Atlanta punks release infectious new EP, 'Parasite'

“I don't want parasite, eating me from the inside out!” Julia Kugel screams on “Parasite,” the leadoff track on a new EP of the same name from Atlanta punk-rock trio the Coathangers.

Kugel said she and her bandmates — bassist/singer Meredith Franco and drummer/singer Stephanie Luke — wrote the song last October at the height of the election season. The song's concept “can apply to a lot of stuff, like parasitic people and relationships,” Kugel said recently by phone.

But mostly, the inspiration for “Parasite” came from actual parasites. “Literally, we had parasites,” Kugel said. “They can't tell you where it came from. It could be from water, food or a dog's mouth. You don't really know. Parasites make you tired because they live in the top of your digestive tract. They feed off sugars and just deplete your body of energy. They eat you from the inside out.”

Just before the Coathangers went into a writing session for the Parasite EP, Kugel found out about the parasites. “I told the girls, because we'd been joking that maybe we have mono or something. We were always craving sugar and always really tired. Turns out, that's what that was about,” she said. “I felt a difference the second day I started taking this homeopathic parasite medicine — tree bark or something. I woke up and wasn't tired.”

Performing the song now serves as a release for the band (“It's so fun to be so mad about it,” Kugel said), and that cathartic quality comes through in much of the Coathangers' music, whether on raucous early releases or more nuanced offerings, like last year's Nosebleed Weekend.

“I think [catharsis] is basically the only reason to do it. We have all these pent-up feelings, and we get to do this and release all that energy and channel it in a positive way,” she said. “If I was on the street singing [‘Parasite'] I'd be a psycho, but because I get to do it with Meredith and Stephanie [onstage], then I'm just singing a song. It's an interesting dynamic that happens when you're onstage. You can express the psychotic parts of you, and it's accepted and cool, and other people observe it and they release theirs at the same time.”

Data to examine:
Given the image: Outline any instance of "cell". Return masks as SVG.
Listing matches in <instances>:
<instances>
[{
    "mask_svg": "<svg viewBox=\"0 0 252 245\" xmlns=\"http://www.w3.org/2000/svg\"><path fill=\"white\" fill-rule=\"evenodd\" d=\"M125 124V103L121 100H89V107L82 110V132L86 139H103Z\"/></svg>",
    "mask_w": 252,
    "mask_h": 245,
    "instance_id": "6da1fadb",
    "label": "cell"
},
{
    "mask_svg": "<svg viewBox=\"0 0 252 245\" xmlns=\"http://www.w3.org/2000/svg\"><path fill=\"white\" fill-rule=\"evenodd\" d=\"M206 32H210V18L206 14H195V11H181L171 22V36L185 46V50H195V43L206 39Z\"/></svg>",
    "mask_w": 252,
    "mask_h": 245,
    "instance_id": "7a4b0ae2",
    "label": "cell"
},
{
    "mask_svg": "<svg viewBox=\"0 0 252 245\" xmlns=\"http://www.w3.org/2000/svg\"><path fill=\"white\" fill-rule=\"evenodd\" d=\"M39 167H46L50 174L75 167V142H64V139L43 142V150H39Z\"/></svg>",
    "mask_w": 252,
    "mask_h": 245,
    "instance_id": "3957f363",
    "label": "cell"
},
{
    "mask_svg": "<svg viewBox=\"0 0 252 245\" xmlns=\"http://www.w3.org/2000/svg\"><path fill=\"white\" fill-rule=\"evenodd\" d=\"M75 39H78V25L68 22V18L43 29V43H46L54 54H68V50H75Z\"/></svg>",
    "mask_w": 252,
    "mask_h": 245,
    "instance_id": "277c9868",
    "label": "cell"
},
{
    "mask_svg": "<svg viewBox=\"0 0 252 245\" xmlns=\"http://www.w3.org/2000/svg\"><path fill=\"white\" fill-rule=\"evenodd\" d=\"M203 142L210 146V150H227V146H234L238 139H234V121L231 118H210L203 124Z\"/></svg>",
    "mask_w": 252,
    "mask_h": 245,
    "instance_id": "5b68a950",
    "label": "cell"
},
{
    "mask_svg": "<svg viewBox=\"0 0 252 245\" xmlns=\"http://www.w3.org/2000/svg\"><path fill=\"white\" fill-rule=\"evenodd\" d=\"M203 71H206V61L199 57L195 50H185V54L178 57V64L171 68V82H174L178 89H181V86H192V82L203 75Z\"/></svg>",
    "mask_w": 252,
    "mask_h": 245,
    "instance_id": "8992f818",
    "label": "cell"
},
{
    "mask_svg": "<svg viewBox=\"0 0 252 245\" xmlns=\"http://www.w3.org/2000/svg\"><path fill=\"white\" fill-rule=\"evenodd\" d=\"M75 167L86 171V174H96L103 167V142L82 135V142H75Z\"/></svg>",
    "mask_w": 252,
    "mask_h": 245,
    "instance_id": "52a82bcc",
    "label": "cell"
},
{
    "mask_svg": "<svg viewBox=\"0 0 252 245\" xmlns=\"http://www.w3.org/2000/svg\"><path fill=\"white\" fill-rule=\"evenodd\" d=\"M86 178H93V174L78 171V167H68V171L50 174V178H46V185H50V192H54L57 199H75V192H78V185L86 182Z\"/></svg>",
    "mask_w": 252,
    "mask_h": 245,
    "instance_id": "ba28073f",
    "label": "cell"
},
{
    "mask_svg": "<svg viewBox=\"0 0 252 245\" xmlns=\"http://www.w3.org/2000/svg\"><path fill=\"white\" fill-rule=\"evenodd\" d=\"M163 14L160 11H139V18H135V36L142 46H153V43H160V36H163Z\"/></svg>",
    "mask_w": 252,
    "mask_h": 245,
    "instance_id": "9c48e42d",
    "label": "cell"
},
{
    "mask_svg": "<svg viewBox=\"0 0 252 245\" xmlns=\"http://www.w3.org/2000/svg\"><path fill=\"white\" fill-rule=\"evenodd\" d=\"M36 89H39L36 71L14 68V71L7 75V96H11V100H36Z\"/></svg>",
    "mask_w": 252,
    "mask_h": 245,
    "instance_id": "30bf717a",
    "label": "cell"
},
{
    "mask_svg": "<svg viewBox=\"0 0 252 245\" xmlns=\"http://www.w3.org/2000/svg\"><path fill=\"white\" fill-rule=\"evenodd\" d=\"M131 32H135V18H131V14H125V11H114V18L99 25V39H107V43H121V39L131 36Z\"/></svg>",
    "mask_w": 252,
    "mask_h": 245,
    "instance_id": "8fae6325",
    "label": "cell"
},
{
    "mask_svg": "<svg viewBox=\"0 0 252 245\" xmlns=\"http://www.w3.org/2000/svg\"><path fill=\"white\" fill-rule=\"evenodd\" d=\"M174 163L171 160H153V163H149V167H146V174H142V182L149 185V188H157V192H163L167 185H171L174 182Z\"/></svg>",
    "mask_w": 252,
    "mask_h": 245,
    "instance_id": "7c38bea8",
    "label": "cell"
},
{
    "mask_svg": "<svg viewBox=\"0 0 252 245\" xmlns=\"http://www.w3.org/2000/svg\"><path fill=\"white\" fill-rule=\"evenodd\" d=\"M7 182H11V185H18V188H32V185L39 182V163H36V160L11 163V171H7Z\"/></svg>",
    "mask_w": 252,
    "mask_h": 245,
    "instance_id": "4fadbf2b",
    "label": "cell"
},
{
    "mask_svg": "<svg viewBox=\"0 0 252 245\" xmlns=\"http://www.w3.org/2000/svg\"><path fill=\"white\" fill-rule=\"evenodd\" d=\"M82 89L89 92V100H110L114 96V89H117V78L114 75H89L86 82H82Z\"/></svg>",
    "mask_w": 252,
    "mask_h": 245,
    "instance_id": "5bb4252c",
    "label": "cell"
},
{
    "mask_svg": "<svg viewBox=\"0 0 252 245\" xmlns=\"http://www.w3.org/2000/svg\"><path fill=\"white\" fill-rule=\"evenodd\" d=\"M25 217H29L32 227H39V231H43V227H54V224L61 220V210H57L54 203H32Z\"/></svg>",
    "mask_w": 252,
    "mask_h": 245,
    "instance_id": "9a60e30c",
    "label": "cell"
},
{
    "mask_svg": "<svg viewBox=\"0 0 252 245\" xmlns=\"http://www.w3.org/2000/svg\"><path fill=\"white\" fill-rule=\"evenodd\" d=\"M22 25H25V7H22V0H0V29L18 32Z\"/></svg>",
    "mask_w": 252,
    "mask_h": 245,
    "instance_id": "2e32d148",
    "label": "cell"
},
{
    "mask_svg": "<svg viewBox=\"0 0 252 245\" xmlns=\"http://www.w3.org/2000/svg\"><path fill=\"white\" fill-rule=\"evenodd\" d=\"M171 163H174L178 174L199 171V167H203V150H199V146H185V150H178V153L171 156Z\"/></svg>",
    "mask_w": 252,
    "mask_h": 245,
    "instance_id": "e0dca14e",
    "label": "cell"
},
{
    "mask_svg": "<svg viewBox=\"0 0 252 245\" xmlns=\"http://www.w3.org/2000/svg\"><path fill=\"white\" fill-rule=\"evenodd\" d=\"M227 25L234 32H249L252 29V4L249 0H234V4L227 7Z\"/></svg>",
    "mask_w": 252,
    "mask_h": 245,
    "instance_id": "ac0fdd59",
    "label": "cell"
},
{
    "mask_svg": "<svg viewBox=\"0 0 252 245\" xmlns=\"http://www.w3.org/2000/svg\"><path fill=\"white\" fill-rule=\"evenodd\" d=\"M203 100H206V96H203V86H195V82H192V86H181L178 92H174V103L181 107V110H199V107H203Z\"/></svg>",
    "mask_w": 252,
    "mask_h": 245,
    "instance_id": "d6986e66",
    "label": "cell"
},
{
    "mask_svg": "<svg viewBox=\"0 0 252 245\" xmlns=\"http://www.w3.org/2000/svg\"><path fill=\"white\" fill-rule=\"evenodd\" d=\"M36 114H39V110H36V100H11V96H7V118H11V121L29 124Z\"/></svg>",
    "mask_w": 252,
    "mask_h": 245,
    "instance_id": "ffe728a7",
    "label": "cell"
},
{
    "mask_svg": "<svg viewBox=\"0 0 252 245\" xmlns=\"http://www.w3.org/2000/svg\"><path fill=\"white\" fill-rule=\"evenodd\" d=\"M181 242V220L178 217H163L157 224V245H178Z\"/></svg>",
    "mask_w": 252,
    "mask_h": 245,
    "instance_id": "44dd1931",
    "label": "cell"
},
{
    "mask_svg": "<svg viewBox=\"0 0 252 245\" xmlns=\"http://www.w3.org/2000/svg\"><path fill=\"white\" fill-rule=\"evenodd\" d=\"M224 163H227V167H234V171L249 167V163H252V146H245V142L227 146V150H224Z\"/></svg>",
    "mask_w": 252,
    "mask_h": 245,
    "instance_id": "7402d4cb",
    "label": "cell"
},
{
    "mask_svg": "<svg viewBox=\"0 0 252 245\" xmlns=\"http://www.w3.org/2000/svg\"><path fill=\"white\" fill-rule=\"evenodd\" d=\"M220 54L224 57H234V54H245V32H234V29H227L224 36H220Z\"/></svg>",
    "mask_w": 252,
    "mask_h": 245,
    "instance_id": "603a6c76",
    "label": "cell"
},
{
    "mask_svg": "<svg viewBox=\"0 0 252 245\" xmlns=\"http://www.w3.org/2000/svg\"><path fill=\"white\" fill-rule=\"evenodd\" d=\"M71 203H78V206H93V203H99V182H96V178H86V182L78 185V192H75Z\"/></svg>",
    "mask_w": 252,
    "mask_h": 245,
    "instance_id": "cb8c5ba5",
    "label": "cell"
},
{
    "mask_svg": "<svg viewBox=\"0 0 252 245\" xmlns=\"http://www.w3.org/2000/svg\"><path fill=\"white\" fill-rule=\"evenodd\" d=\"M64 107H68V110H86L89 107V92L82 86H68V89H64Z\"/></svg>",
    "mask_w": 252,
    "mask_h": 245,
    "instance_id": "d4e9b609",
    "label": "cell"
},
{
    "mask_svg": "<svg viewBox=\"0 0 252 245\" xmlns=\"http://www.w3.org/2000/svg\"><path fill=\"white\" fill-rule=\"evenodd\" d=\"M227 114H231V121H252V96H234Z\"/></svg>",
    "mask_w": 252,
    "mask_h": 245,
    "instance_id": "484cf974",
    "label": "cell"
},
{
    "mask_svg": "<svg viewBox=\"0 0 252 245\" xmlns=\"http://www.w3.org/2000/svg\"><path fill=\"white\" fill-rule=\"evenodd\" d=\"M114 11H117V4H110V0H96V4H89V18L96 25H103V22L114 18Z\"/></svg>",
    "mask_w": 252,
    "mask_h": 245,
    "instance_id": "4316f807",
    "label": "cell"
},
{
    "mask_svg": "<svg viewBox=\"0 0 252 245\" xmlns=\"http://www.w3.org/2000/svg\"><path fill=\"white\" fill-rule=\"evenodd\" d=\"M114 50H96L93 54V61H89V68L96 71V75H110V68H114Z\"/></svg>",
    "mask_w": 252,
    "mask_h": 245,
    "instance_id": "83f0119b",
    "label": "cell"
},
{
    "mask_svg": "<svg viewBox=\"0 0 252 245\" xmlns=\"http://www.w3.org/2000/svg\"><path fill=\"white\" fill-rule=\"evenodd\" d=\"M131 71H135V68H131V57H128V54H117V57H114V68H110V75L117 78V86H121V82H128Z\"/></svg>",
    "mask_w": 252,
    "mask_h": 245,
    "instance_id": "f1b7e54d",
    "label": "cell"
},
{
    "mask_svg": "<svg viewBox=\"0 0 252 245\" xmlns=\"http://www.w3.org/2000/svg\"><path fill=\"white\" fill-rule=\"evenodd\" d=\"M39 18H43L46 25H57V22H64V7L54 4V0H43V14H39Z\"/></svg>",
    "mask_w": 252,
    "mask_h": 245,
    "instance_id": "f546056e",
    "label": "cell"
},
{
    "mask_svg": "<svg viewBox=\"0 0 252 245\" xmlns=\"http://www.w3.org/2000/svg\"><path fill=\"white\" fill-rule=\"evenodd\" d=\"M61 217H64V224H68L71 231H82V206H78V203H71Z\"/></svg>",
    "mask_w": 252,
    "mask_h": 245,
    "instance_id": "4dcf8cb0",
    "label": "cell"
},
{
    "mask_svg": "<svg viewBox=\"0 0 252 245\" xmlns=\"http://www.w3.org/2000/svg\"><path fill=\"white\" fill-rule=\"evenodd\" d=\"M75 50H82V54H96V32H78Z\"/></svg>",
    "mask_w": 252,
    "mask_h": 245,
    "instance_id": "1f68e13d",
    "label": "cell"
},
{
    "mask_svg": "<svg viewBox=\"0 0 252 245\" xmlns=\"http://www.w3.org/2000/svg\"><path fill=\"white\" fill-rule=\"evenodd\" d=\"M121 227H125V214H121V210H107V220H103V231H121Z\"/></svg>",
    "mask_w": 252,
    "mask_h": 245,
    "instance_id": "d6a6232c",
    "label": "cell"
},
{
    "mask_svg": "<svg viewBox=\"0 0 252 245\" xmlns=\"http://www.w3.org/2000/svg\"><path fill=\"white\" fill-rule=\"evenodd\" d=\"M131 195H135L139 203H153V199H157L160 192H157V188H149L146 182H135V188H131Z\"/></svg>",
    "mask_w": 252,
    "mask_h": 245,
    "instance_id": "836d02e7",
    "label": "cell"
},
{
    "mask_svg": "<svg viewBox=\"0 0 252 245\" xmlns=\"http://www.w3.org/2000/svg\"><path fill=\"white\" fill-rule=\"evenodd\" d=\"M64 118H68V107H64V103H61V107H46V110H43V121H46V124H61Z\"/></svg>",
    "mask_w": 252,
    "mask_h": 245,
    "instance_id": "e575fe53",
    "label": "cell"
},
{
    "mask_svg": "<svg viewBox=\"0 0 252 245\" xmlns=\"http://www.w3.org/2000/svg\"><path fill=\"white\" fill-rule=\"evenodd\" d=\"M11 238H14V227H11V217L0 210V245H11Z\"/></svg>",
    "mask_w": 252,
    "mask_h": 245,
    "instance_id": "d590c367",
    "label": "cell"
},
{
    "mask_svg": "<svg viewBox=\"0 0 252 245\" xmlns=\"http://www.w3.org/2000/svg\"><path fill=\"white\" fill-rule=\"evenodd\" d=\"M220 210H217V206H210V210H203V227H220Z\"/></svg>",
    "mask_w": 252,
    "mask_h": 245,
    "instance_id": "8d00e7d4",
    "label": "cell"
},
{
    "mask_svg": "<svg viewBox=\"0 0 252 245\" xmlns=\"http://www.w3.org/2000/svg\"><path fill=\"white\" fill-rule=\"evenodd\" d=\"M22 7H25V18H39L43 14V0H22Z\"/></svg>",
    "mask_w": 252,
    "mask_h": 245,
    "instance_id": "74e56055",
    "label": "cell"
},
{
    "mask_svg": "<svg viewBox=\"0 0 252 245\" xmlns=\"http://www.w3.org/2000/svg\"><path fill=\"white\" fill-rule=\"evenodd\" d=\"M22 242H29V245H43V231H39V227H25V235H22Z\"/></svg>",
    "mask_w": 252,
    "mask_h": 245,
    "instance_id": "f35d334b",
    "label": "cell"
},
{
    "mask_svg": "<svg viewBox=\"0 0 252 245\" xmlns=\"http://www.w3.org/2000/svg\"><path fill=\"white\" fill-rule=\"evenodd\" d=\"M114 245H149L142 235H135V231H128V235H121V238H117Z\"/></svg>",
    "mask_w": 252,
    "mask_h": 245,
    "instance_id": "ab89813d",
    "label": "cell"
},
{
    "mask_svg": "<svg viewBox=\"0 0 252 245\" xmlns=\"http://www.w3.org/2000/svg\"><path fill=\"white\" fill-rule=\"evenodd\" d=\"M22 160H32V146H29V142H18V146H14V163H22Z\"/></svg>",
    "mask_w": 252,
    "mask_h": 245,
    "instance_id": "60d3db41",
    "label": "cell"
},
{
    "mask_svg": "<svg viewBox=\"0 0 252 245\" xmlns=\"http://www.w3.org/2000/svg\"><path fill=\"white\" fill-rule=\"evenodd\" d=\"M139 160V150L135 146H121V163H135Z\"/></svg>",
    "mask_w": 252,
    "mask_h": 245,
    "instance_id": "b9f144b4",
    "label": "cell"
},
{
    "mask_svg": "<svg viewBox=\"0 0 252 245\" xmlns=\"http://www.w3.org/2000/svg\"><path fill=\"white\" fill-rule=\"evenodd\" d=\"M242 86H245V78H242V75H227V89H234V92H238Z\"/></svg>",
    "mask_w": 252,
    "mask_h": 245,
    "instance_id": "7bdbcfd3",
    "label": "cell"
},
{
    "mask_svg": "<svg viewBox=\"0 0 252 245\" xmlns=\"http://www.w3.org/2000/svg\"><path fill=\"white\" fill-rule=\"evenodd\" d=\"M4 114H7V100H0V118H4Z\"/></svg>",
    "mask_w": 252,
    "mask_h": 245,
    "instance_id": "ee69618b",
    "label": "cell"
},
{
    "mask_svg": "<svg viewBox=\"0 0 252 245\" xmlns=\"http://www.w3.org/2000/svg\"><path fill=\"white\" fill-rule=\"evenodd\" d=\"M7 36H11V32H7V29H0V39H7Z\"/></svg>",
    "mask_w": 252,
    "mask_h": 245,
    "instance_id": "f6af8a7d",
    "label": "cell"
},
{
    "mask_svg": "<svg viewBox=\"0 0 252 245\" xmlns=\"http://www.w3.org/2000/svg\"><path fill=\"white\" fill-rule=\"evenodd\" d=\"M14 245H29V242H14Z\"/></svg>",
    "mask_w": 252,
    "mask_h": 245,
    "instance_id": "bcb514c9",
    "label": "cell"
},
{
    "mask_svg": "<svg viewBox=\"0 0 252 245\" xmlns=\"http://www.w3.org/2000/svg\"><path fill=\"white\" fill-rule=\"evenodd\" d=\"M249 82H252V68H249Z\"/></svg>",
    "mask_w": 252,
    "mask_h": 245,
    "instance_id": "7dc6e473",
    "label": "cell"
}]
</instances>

Exercise:
In the article about the Coathangers' "Parasite" EP, when did the band write the song "Parasite"? You will not need the records.

Result of the task:
Last October, at the height of the election season.